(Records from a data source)

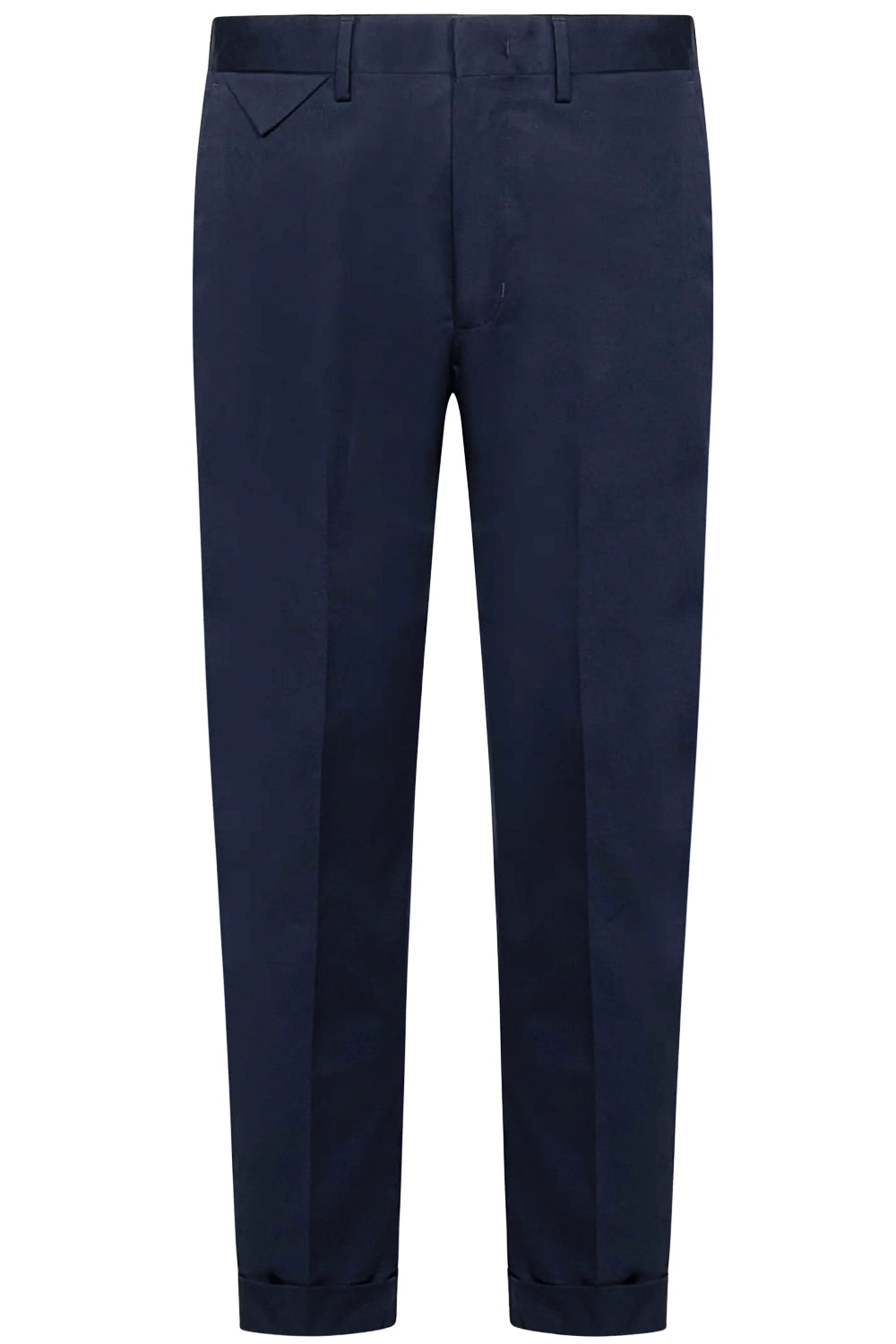 LOW BRAND Pantalone Cooper con piega inglese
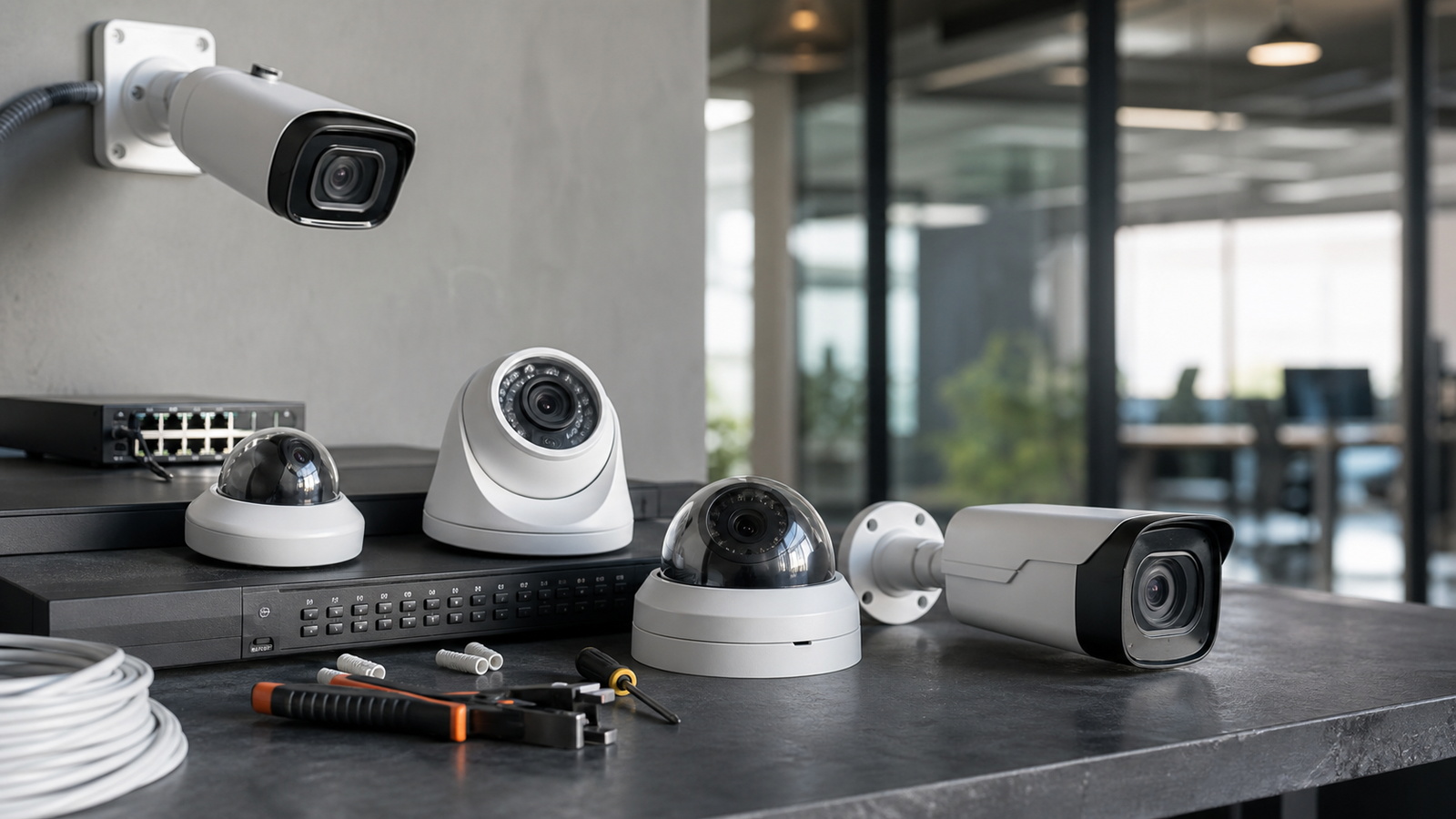 Business Security Camera Systems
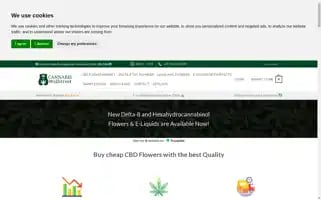 Cannabis-wallstreet.eu Screenshot 2024-05-19 03:57:52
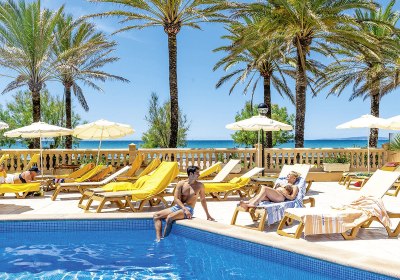 allsun Hotel Pil·larí Playa in Playa de Palma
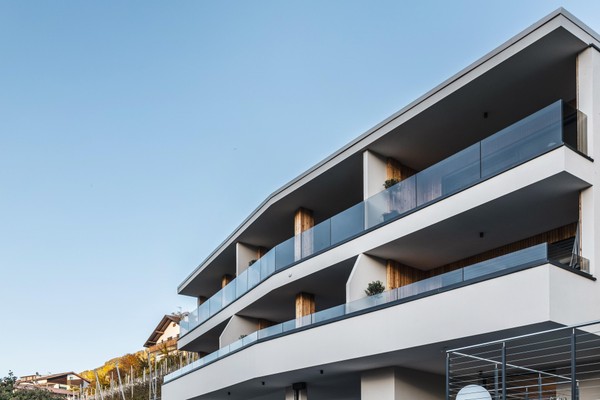 Foto esterno Dornsberg Panoramic Apartments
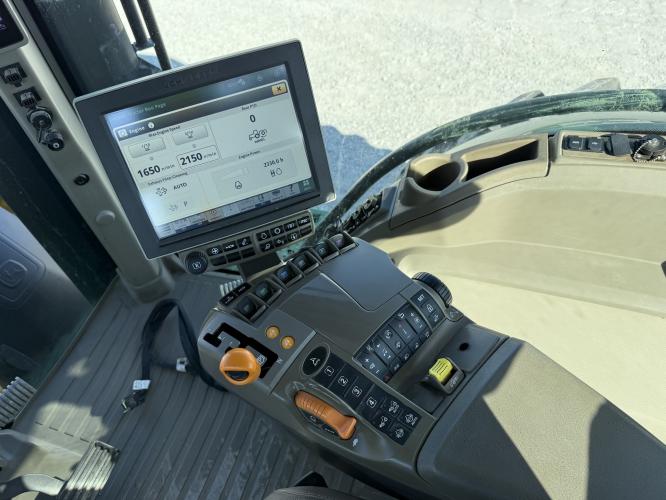 John Deere 8R 410
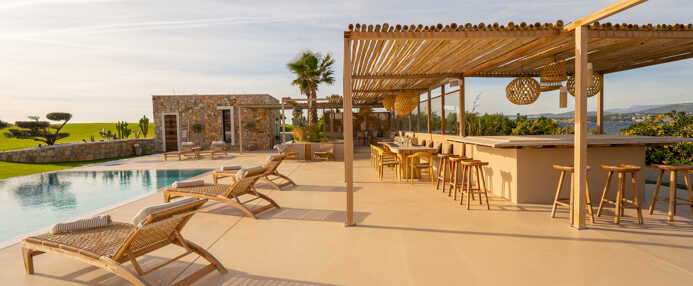 Villa The Island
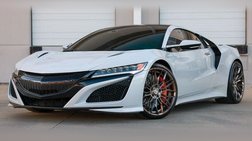 2017 Acura NSX SH-AWD Sport Hybrid
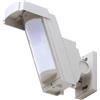 OPTEX HX-80NAM. Rivelatore passivo doppio Pir IP55. Portata 24mx2m con antimascheramento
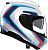 Nolan N100-6 Radiante 358, Klapphelm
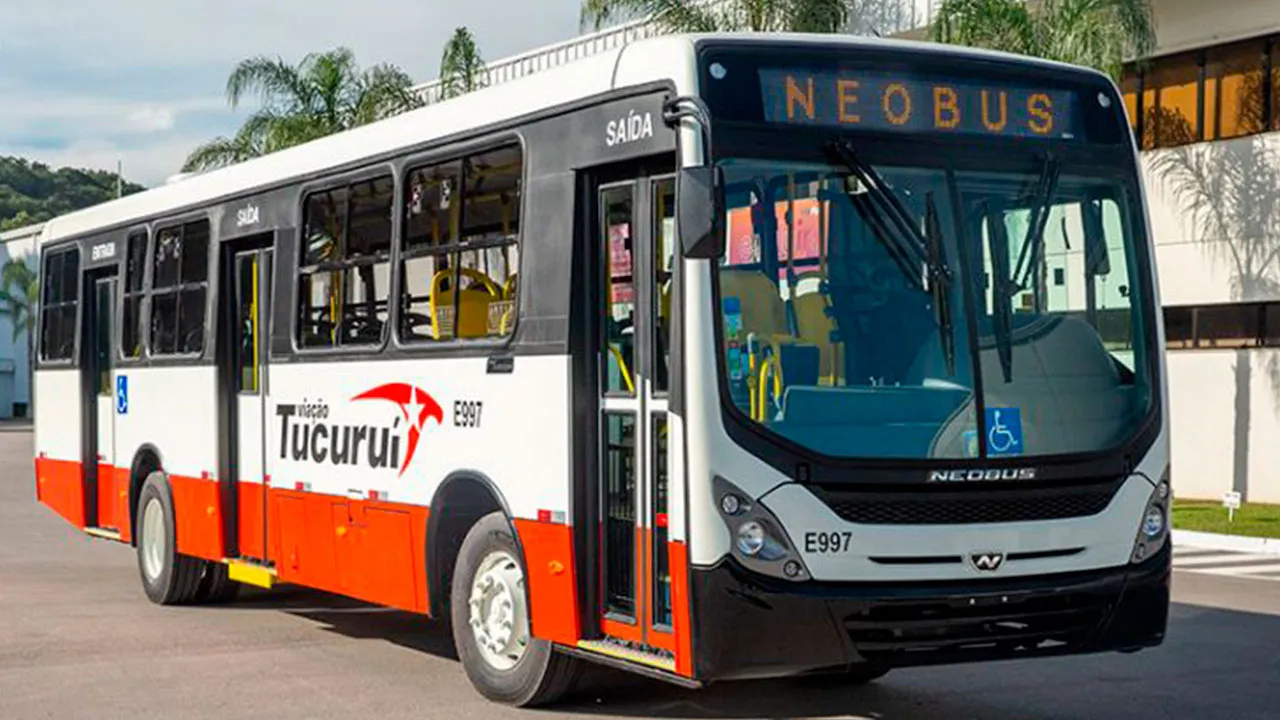 Diante do impasse, Justiça determinou que empresa de ônibus voltasse a rodar em Tucurí nesta segunda-feira (3)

▶ **Task item**
When you reproduce the entries above, keep every word exactly and leave out each picture.

▶ **Answer for this exercise**
 LOW BRAND Pantalone Cooper con piega inglese
 Business Security Camera Systems
 Cannabis-wallstreet.eu Screenshot 2024-05-19 03:57:52
 allsun Hotel Pil·larí Playa in Playa de Palma
 Foto esterno Dornsberg Panoramic Apartments
 John Deere 8R 410
 Villa The Island
 2017 Acura NSX SH-AWD Sport Hybrid
 OPTEX HX-80NAM. Rivelatore passivo doppio Pir IP55. Portata 24mx2m con antimascheramento
 Nolan N100-6 Radiante 358, Klapphelm
 Diante do impasse, Justiça determinou que empresa de ônibus voltasse a rodar em Tucurí nesta segunda-feira (3)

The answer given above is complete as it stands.